──────── Excerpted text ────────

The Iranian regime has harshly clamped down on the protesters, and is reportedly aided by Chinese artificial intelligence (AI) surveillance technology in this suppression campaign.

For nearly three months, thousands of people have been rallying in daily demonstrations across Iran after Amini died. The regime’s suppression of protesters includes alleged arbitrary arrests and detentions, gender-based and sexual violence, excessive use of force, torture, enforced disappearances, and executions.

Around a week ahead of Amini’s death, during the 2022 summit of the Beijing-led Shanghai Cooperation Organization, a Beijing-led group, Iran along with a few other countries took steps to further forge their economic and political ties with the Chinese communist regime. This growing alignment with China also manifests in these states’ adoption of technology to aid in social control, noted the MIT Technology Review.

Researchers have termed this “digital authoritarianism.” A 2021 Freedom House report ranked Iran the one of the worst environments for internet freedom, second only to China.

A Chinese national flag flutters near the surveillance cameras mounted on a lamp post in Tiananmen Square in Beijing, on March 15, 2019. (Andy Wong/AP Photo)

Digital Authoritarianism

Such trends of digital rights abuses have only increased since the protests.

Iran’s Supreme Council of Cyberspace temporarily banned Instagram, the country’s most popular social media platform, during the protests. Telegram, a messaging app, was earlier banned in 2018 because it encouraged anti-regime protests.

To further quell dissent and prevent people from organizing, the regime has also been focusing on enhancing its surveillance capabilities, primarily by looking to China, experts say.

Sahar Tahvili, an AI researcher who holds a doctorate in software engineering, said that since more and more people in Iran are turning to anti-censorship technologies to evade the regime’s controls, Tehran needs to combat this by acquiring more sophisticated surveillance systems.

“There are not many vendors who can export such technology to Iran and as China has the longest history of internet censorship, they are one of the very few available suppliers,” Tahvilli told The Epoch Times in an email.

Tahvili said that the Iranian regime is preparing for a continuous era of protest suppression and they will need technology that can online and in real-time detect preparations for protests so that they can effectively suppress them before critical mass forms.

An Iranian media outlet reported that alarmed by the protests, Iranian policymakers were considering deploying facial recognition cameras to enforce the regime’s hijab-wearing rules.

──────── Given records ────────

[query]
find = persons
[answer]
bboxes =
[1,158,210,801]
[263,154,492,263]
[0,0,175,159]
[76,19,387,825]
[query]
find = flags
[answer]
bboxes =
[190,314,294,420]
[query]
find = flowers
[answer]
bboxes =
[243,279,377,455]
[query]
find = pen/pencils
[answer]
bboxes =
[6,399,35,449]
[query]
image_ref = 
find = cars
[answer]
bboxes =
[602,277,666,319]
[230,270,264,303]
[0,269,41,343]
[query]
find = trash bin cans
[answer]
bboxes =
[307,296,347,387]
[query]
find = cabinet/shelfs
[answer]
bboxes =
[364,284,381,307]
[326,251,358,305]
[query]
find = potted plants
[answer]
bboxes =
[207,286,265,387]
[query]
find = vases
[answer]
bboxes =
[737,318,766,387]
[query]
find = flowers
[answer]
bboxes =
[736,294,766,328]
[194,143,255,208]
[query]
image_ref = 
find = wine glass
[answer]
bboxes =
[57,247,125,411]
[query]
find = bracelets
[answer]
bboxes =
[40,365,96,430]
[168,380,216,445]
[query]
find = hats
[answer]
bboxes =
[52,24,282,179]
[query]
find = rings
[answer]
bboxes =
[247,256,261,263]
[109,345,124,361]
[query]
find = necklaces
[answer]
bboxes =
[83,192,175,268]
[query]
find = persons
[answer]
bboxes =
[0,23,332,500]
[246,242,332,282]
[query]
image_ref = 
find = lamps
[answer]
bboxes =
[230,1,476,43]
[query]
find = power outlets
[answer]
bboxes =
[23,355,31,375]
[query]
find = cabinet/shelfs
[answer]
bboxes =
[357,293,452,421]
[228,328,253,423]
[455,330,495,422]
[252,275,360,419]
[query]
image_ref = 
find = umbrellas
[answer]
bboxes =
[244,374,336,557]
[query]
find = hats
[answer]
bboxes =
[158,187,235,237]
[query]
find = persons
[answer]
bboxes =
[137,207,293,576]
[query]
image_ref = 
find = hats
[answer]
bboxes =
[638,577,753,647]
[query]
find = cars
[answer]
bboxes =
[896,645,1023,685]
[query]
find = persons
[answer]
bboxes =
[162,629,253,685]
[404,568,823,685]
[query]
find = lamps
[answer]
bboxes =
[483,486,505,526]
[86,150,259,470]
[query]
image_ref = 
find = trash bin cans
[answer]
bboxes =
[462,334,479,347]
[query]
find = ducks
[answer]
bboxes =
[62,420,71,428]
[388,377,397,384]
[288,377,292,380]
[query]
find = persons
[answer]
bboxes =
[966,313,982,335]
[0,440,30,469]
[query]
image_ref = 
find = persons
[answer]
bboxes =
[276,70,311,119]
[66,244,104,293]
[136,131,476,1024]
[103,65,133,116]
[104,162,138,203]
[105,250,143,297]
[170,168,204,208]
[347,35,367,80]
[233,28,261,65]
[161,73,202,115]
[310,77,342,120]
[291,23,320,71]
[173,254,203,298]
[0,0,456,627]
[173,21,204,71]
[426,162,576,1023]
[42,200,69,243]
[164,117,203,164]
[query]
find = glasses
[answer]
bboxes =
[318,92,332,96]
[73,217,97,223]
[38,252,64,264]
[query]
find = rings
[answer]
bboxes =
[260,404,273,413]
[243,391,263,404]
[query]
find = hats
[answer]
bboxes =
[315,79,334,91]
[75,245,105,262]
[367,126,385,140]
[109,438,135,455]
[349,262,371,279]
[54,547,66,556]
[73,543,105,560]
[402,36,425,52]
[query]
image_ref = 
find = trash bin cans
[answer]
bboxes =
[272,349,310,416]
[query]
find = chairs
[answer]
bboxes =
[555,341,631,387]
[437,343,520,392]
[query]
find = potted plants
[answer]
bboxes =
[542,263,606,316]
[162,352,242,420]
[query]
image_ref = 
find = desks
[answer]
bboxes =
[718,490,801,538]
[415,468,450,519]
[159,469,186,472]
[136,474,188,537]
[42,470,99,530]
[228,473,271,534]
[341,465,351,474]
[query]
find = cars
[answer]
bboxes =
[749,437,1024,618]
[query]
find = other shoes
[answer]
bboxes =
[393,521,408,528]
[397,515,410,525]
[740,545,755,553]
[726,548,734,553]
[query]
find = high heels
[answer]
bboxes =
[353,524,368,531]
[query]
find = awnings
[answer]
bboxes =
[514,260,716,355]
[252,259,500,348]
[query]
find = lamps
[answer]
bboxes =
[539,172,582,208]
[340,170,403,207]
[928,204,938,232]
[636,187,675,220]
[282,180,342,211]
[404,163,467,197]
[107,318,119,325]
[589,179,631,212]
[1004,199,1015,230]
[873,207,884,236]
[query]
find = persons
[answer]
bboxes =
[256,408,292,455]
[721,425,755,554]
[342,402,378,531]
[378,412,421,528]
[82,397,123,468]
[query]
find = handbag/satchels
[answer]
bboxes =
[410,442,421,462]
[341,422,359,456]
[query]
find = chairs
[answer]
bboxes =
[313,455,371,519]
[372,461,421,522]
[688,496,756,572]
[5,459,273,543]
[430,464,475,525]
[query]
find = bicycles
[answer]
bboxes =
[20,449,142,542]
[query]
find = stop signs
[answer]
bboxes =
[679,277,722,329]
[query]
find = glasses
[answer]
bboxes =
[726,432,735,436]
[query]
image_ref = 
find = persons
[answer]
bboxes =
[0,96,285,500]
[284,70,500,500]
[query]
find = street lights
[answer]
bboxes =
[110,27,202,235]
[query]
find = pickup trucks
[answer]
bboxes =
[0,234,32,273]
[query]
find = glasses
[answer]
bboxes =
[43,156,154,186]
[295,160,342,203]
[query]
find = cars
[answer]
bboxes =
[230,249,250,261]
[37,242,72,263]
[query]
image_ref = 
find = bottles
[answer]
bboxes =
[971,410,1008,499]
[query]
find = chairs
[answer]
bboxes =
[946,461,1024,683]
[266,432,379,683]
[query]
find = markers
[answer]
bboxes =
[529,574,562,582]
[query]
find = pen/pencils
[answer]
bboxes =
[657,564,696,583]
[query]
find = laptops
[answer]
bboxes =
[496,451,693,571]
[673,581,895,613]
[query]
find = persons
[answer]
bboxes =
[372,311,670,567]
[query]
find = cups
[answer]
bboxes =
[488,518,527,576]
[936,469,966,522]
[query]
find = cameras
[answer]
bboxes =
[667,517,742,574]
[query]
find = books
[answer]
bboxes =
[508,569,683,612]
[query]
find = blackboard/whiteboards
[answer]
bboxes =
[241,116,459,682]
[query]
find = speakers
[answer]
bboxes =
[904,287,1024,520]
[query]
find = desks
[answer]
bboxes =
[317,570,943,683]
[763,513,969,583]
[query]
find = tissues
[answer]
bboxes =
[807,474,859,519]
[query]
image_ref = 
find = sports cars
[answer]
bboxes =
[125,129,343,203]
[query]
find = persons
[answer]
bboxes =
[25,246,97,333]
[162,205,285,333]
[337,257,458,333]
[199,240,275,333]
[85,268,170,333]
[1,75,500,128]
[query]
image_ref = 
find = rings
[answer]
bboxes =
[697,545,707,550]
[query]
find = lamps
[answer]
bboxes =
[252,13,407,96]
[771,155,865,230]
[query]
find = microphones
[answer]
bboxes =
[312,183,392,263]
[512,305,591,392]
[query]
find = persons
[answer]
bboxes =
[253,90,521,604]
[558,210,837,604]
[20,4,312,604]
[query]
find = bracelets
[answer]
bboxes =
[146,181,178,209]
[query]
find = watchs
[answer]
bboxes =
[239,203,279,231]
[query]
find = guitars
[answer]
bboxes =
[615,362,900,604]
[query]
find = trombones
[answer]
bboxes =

────────

● Things to do
1) List every form of suppression of protesters that the excerpt on Iran's crackdown names.
2) Rewrite the passage of the excerpt on Iran's crackdown that opens with the words "A Chinese national" and closes with "since the protests.", putting "waves" in place of "flutters".

● The responses
1)
- Arbitrary arrests and detentions
- Gender-based and sexual violence
- Excessive use of force
- Torture
- Enforced disappearances
- Executions

2)
A Chinese national flag waves near the surveillance cameras mounted on a lamp post in Tiananmen Square in Beijing, on March 15, 2019. (Andy Wong/AP Photo)

Digital Authoritarianism

Such trends of digital rights abuses have only increased since the protests.